The False Claims Act prohibits defendants from retaliating against their employees, contractors, or agents, for lawful acts in furtherance of a qui tam lawsuit or other efforts to stop violations of the False Claims Act. Specifically, the FCA prevents defendants from discharging, demoting, suspending, threatening, harassing, or in any other way discriminating against the employee, contractor, agent, or associated other person who qualifies under the law.
You Have the Right to Fight Back Against Retaliation
Any affected employee, contractor, or agent can bring an action for retaliation under the False Claims Act in federal district court.
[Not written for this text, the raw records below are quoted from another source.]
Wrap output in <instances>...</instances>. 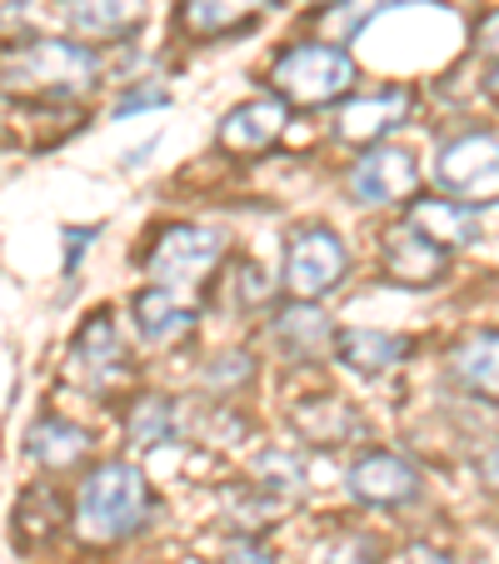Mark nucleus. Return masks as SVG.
<instances>
[{
    "instance_id": "obj_9",
    "label": "nucleus",
    "mask_w": 499,
    "mask_h": 564,
    "mask_svg": "<svg viewBox=\"0 0 499 564\" xmlns=\"http://www.w3.org/2000/svg\"><path fill=\"white\" fill-rule=\"evenodd\" d=\"M410 110H414L410 86H384V90H375V96H355V100H345L340 116H335V135L350 140V145H375V140H384L390 130H400Z\"/></svg>"
},
{
    "instance_id": "obj_27",
    "label": "nucleus",
    "mask_w": 499,
    "mask_h": 564,
    "mask_svg": "<svg viewBox=\"0 0 499 564\" xmlns=\"http://www.w3.org/2000/svg\"><path fill=\"white\" fill-rule=\"evenodd\" d=\"M150 106H165V90H160V86H145V90H130V96L126 100H120V106H116V116H130V110H150Z\"/></svg>"
},
{
    "instance_id": "obj_2",
    "label": "nucleus",
    "mask_w": 499,
    "mask_h": 564,
    "mask_svg": "<svg viewBox=\"0 0 499 564\" xmlns=\"http://www.w3.org/2000/svg\"><path fill=\"white\" fill-rule=\"evenodd\" d=\"M150 524V490L135 465L106 459L100 469H90V479L75 495V530L90 544H116L130 540Z\"/></svg>"
},
{
    "instance_id": "obj_25",
    "label": "nucleus",
    "mask_w": 499,
    "mask_h": 564,
    "mask_svg": "<svg viewBox=\"0 0 499 564\" xmlns=\"http://www.w3.org/2000/svg\"><path fill=\"white\" fill-rule=\"evenodd\" d=\"M325 564H380V544L370 534H350V540H340L325 554Z\"/></svg>"
},
{
    "instance_id": "obj_3",
    "label": "nucleus",
    "mask_w": 499,
    "mask_h": 564,
    "mask_svg": "<svg viewBox=\"0 0 499 564\" xmlns=\"http://www.w3.org/2000/svg\"><path fill=\"white\" fill-rule=\"evenodd\" d=\"M355 75L360 70H355V61L340 45L305 41V45H290L275 61L270 86H275V96L285 106H329V100H340L355 86Z\"/></svg>"
},
{
    "instance_id": "obj_8",
    "label": "nucleus",
    "mask_w": 499,
    "mask_h": 564,
    "mask_svg": "<svg viewBox=\"0 0 499 564\" xmlns=\"http://www.w3.org/2000/svg\"><path fill=\"white\" fill-rule=\"evenodd\" d=\"M420 191V160L410 150L375 145L350 165V195L365 205H394Z\"/></svg>"
},
{
    "instance_id": "obj_20",
    "label": "nucleus",
    "mask_w": 499,
    "mask_h": 564,
    "mask_svg": "<svg viewBox=\"0 0 499 564\" xmlns=\"http://www.w3.org/2000/svg\"><path fill=\"white\" fill-rule=\"evenodd\" d=\"M275 340L285 345L290 355H315L319 345L329 340V315L315 310V300H295L290 310L275 315Z\"/></svg>"
},
{
    "instance_id": "obj_31",
    "label": "nucleus",
    "mask_w": 499,
    "mask_h": 564,
    "mask_svg": "<svg viewBox=\"0 0 499 564\" xmlns=\"http://www.w3.org/2000/svg\"><path fill=\"white\" fill-rule=\"evenodd\" d=\"M225 564H275V554L260 550V544H240V550L225 554Z\"/></svg>"
},
{
    "instance_id": "obj_33",
    "label": "nucleus",
    "mask_w": 499,
    "mask_h": 564,
    "mask_svg": "<svg viewBox=\"0 0 499 564\" xmlns=\"http://www.w3.org/2000/svg\"><path fill=\"white\" fill-rule=\"evenodd\" d=\"M325 6H335V0H325Z\"/></svg>"
},
{
    "instance_id": "obj_1",
    "label": "nucleus",
    "mask_w": 499,
    "mask_h": 564,
    "mask_svg": "<svg viewBox=\"0 0 499 564\" xmlns=\"http://www.w3.org/2000/svg\"><path fill=\"white\" fill-rule=\"evenodd\" d=\"M100 61L80 41H21L0 51V90L21 100H75L96 90Z\"/></svg>"
},
{
    "instance_id": "obj_19",
    "label": "nucleus",
    "mask_w": 499,
    "mask_h": 564,
    "mask_svg": "<svg viewBox=\"0 0 499 564\" xmlns=\"http://www.w3.org/2000/svg\"><path fill=\"white\" fill-rule=\"evenodd\" d=\"M31 459L45 469H70L90 455V435L75 420H61V415H45L31 425Z\"/></svg>"
},
{
    "instance_id": "obj_23",
    "label": "nucleus",
    "mask_w": 499,
    "mask_h": 564,
    "mask_svg": "<svg viewBox=\"0 0 499 564\" xmlns=\"http://www.w3.org/2000/svg\"><path fill=\"white\" fill-rule=\"evenodd\" d=\"M394 6H410V0H335L325 15H319V25H325L329 41H345V35L365 31V25L375 21V15L394 11Z\"/></svg>"
},
{
    "instance_id": "obj_17",
    "label": "nucleus",
    "mask_w": 499,
    "mask_h": 564,
    "mask_svg": "<svg viewBox=\"0 0 499 564\" xmlns=\"http://www.w3.org/2000/svg\"><path fill=\"white\" fill-rule=\"evenodd\" d=\"M130 319H135V330L145 335L150 345H175L181 335L195 330V319L200 315H195L191 305H181L165 285H150V290H140V295L130 300Z\"/></svg>"
},
{
    "instance_id": "obj_29",
    "label": "nucleus",
    "mask_w": 499,
    "mask_h": 564,
    "mask_svg": "<svg viewBox=\"0 0 499 564\" xmlns=\"http://www.w3.org/2000/svg\"><path fill=\"white\" fill-rule=\"evenodd\" d=\"M90 240H96V225H86V230H65V275H70L75 260L90 250Z\"/></svg>"
},
{
    "instance_id": "obj_24",
    "label": "nucleus",
    "mask_w": 499,
    "mask_h": 564,
    "mask_svg": "<svg viewBox=\"0 0 499 564\" xmlns=\"http://www.w3.org/2000/svg\"><path fill=\"white\" fill-rule=\"evenodd\" d=\"M256 479H260V490L280 495V500L300 495V485H305V479H300V459L285 455V449H265L260 465H256Z\"/></svg>"
},
{
    "instance_id": "obj_28",
    "label": "nucleus",
    "mask_w": 499,
    "mask_h": 564,
    "mask_svg": "<svg viewBox=\"0 0 499 564\" xmlns=\"http://www.w3.org/2000/svg\"><path fill=\"white\" fill-rule=\"evenodd\" d=\"M479 485H485V490L489 495H499V435L495 440H489V449H485V455H479Z\"/></svg>"
},
{
    "instance_id": "obj_21",
    "label": "nucleus",
    "mask_w": 499,
    "mask_h": 564,
    "mask_svg": "<svg viewBox=\"0 0 499 564\" xmlns=\"http://www.w3.org/2000/svg\"><path fill=\"white\" fill-rule=\"evenodd\" d=\"M295 425L305 430L310 440H325V445H335V440H345L355 430V410L345 405L340 394H325V400H305V405L295 410Z\"/></svg>"
},
{
    "instance_id": "obj_32",
    "label": "nucleus",
    "mask_w": 499,
    "mask_h": 564,
    "mask_svg": "<svg viewBox=\"0 0 499 564\" xmlns=\"http://www.w3.org/2000/svg\"><path fill=\"white\" fill-rule=\"evenodd\" d=\"M479 90H485V100H495V106H499V61L485 70V80H479Z\"/></svg>"
},
{
    "instance_id": "obj_5",
    "label": "nucleus",
    "mask_w": 499,
    "mask_h": 564,
    "mask_svg": "<svg viewBox=\"0 0 499 564\" xmlns=\"http://www.w3.org/2000/svg\"><path fill=\"white\" fill-rule=\"evenodd\" d=\"M345 270H350V256H345L340 235L325 230V225H305V230L290 235L285 246V290L295 300H325L329 290L345 285Z\"/></svg>"
},
{
    "instance_id": "obj_6",
    "label": "nucleus",
    "mask_w": 499,
    "mask_h": 564,
    "mask_svg": "<svg viewBox=\"0 0 499 564\" xmlns=\"http://www.w3.org/2000/svg\"><path fill=\"white\" fill-rule=\"evenodd\" d=\"M225 256V235L210 230V225H171L160 230V240L150 246V280L165 290L175 285H200L205 275L215 270V260Z\"/></svg>"
},
{
    "instance_id": "obj_26",
    "label": "nucleus",
    "mask_w": 499,
    "mask_h": 564,
    "mask_svg": "<svg viewBox=\"0 0 499 564\" xmlns=\"http://www.w3.org/2000/svg\"><path fill=\"white\" fill-rule=\"evenodd\" d=\"M475 51H485V55H495L499 61V6L475 25Z\"/></svg>"
},
{
    "instance_id": "obj_15",
    "label": "nucleus",
    "mask_w": 499,
    "mask_h": 564,
    "mask_svg": "<svg viewBox=\"0 0 499 564\" xmlns=\"http://www.w3.org/2000/svg\"><path fill=\"white\" fill-rule=\"evenodd\" d=\"M65 21L86 41H120L145 21V0H65Z\"/></svg>"
},
{
    "instance_id": "obj_18",
    "label": "nucleus",
    "mask_w": 499,
    "mask_h": 564,
    "mask_svg": "<svg viewBox=\"0 0 499 564\" xmlns=\"http://www.w3.org/2000/svg\"><path fill=\"white\" fill-rule=\"evenodd\" d=\"M335 355L355 375H384L410 355V340L390 330H340L335 335Z\"/></svg>"
},
{
    "instance_id": "obj_16",
    "label": "nucleus",
    "mask_w": 499,
    "mask_h": 564,
    "mask_svg": "<svg viewBox=\"0 0 499 564\" xmlns=\"http://www.w3.org/2000/svg\"><path fill=\"white\" fill-rule=\"evenodd\" d=\"M275 0H185L181 6V25L195 41H220V35L250 31Z\"/></svg>"
},
{
    "instance_id": "obj_4",
    "label": "nucleus",
    "mask_w": 499,
    "mask_h": 564,
    "mask_svg": "<svg viewBox=\"0 0 499 564\" xmlns=\"http://www.w3.org/2000/svg\"><path fill=\"white\" fill-rule=\"evenodd\" d=\"M435 185L469 205L499 200V135L495 130H465L445 140L435 155Z\"/></svg>"
},
{
    "instance_id": "obj_22",
    "label": "nucleus",
    "mask_w": 499,
    "mask_h": 564,
    "mask_svg": "<svg viewBox=\"0 0 499 564\" xmlns=\"http://www.w3.org/2000/svg\"><path fill=\"white\" fill-rule=\"evenodd\" d=\"M126 425H130V440H140V445H165V440H181V410H175V400L145 394L130 410Z\"/></svg>"
},
{
    "instance_id": "obj_14",
    "label": "nucleus",
    "mask_w": 499,
    "mask_h": 564,
    "mask_svg": "<svg viewBox=\"0 0 499 564\" xmlns=\"http://www.w3.org/2000/svg\"><path fill=\"white\" fill-rule=\"evenodd\" d=\"M449 375L465 394L485 400V405H499V330H475L455 345L449 355Z\"/></svg>"
},
{
    "instance_id": "obj_10",
    "label": "nucleus",
    "mask_w": 499,
    "mask_h": 564,
    "mask_svg": "<svg viewBox=\"0 0 499 564\" xmlns=\"http://www.w3.org/2000/svg\"><path fill=\"white\" fill-rule=\"evenodd\" d=\"M449 270V250L425 240L420 230L410 225H394L384 235V275L394 285H410V290H425V285H440V275Z\"/></svg>"
},
{
    "instance_id": "obj_13",
    "label": "nucleus",
    "mask_w": 499,
    "mask_h": 564,
    "mask_svg": "<svg viewBox=\"0 0 499 564\" xmlns=\"http://www.w3.org/2000/svg\"><path fill=\"white\" fill-rule=\"evenodd\" d=\"M70 355H75L80 380L96 384V390H106L110 380L126 375V345H120V330L110 315H90L86 325H80V335H75Z\"/></svg>"
},
{
    "instance_id": "obj_30",
    "label": "nucleus",
    "mask_w": 499,
    "mask_h": 564,
    "mask_svg": "<svg viewBox=\"0 0 499 564\" xmlns=\"http://www.w3.org/2000/svg\"><path fill=\"white\" fill-rule=\"evenodd\" d=\"M394 564H455V560H449L445 550H435V544H410Z\"/></svg>"
},
{
    "instance_id": "obj_11",
    "label": "nucleus",
    "mask_w": 499,
    "mask_h": 564,
    "mask_svg": "<svg viewBox=\"0 0 499 564\" xmlns=\"http://www.w3.org/2000/svg\"><path fill=\"white\" fill-rule=\"evenodd\" d=\"M404 225L420 230L425 240H435V246H445V250H465V246H475L479 235H485V215H479V205L440 200V195L435 200H410Z\"/></svg>"
},
{
    "instance_id": "obj_7",
    "label": "nucleus",
    "mask_w": 499,
    "mask_h": 564,
    "mask_svg": "<svg viewBox=\"0 0 499 564\" xmlns=\"http://www.w3.org/2000/svg\"><path fill=\"white\" fill-rule=\"evenodd\" d=\"M420 469L410 465L394 449H370L350 465V495L360 505H375V510H400V505L420 500Z\"/></svg>"
},
{
    "instance_id": "obj_12",
    "label": "nucleus",
    "mask_w": 499,
    "mask_h": 564,
    "mask_svg": "<svg viewBox=\"0 0 499 564\" xmlns=\"http://www.w3.org/2000/svg\"><path fill=\"white\" fill-rule=\"evenodd\" d=\"M285 120H290L285 100H245V106H235L220 120V150H230V155H260V150H270L280 140Z\"/></svg>"
}]
</instances>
In order to prove a claim for retaliation, courts have generally held that the plaintiff must show two elements: (1) that the individual was engaged in protected activity (i.e., that they acted in furtherance of a qui tam suit); and (2) that the defendant discriminated against the employee, contractor, or agent because of that individual’s actions in furtherance of a qui tam suit.
You Can Recover “Double” Damages, Plus Interest, and Attorney’s Fees
A prevailing plaintiff under this section of the False Claims Act is entitled to “all relief necessary” to make that individual whole, including reinstatement, two times the amount of back pay, interest, and compensation for any special damages sustained, such as litigation costs and attorneys’ fees. For example, if an employee who was earning $100,000 per year was fired because of their protected activities in exposing fraud, such as by complaining about the matter to the company and then pursuing a False Claims Act whistleblower lawsuit, and the matter was not resolved for two full years, the retaliated employee would be entitled to recover $400,000, plus interest, plus attorneys’ fees [$200,000 for two years’ of lost compensation, multiplied times two, plus interest and attorneys’ fees]. The retaliated employee would also be entitled to reinstatement at the same level of seniority and responsibility.
An action for retaliation under the False Claims Act must be brought within three years of when the retaliation occurred. Typically, claims for retaliation are made part of a False Claims Act lawsuit seeking recovery from the defendant for fraud, and remain under seal concurrently with the principal claims in the FCA lawsuit.